「耳で聞いたものはすべて信じるな。目で見たものは半分だけ信じろ」というエドガー・アラン・ポーの言葉が画面に映し出された後、ベッドから出てきた男女のシーンが始まる。
「もう話したくない?」
「いや、そういうわけじゃないけど……」
「出ていくわ。私は隠れない生活がしたいのよ」
これは、アンダーソン・パークのニューアルバム「Oxnard」に収録されているニューシングル「Tints」(ケンドリック・ラマーとのコラボ作品)の MV。歌に入ると、アンダーソン・パークがいろいろな役どころで裏の顔を持つ人たちを演じる。ケンドリック・ラマーとアンダーソン・パークの師匠でありプロデューサーのドクター・ドレーもちょい役で出てくる。
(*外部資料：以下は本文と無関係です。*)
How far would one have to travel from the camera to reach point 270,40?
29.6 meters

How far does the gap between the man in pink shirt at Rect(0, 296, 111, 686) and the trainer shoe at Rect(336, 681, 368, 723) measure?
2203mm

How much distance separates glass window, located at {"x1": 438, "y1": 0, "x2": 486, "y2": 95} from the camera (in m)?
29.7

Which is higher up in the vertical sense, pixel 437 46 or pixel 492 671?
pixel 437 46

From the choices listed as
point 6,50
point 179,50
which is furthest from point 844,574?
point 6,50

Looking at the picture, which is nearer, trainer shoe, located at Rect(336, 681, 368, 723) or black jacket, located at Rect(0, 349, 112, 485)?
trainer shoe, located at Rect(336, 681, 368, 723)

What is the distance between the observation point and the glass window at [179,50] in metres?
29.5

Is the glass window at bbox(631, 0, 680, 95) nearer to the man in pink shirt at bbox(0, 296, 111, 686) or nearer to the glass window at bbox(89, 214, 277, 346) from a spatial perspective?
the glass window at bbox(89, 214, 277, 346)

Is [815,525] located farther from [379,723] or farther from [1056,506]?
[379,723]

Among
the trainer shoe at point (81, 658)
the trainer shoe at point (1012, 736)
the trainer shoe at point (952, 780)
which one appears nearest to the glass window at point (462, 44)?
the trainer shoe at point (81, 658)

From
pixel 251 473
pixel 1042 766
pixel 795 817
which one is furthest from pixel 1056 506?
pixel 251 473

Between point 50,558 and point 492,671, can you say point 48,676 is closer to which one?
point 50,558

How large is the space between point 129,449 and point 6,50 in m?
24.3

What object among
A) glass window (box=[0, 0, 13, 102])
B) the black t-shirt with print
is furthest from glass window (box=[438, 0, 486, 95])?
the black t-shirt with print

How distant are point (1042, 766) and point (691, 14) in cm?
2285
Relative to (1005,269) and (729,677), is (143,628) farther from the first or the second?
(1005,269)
男(アンダーソン・パーク)を縛って車のトランクに閉じ込めている全米ライフル協会の模範市民的な老夫婦。彼らを職務質問した警官は札束らしきものを持ち歩いている。レジの金をちょろまかす食堂の店員。大勢の人間を殺戮したあとに子犬を可愛がる男。死期を迎えてもエロい覗き見ショーに通う病人。その客に股間を見せながらスマホで遊ぶショーの女。配車サービスの客を載せたままドリフトしまくる男。子どもを寝かしつけた直後にSM女王となる母親。父親に「おやすみ」を言った後にエロ動画をライブ配信する娘。それを見て興奮する医師。淫行にふける聖職者らしき男。薬物依存症のカウンセラーといった具合だ。
こんな人々の裏の顔を振り返り、最初の男は女に言う。
「いやぁ、お前には耐えられないと思うよ」
歌詞の内容は、パパラッチやら何やらがうるさいから車の窓にスモークフィルム(tint)を貼って人から見られないようにしたい、というもの。人にはいろいろな事情があるのだから、他人からじろじろ覗かれることなく自由にやりたいという話だ。
監督は、多くの MV や CM を手がけるコリン・ティリー。なかでも、2015年に MTV Video Music Awards 最優秀ビデオディレクション賞を受賞したケンドリック・ラマーの「Alright」の MV は、かなりの見応えがある。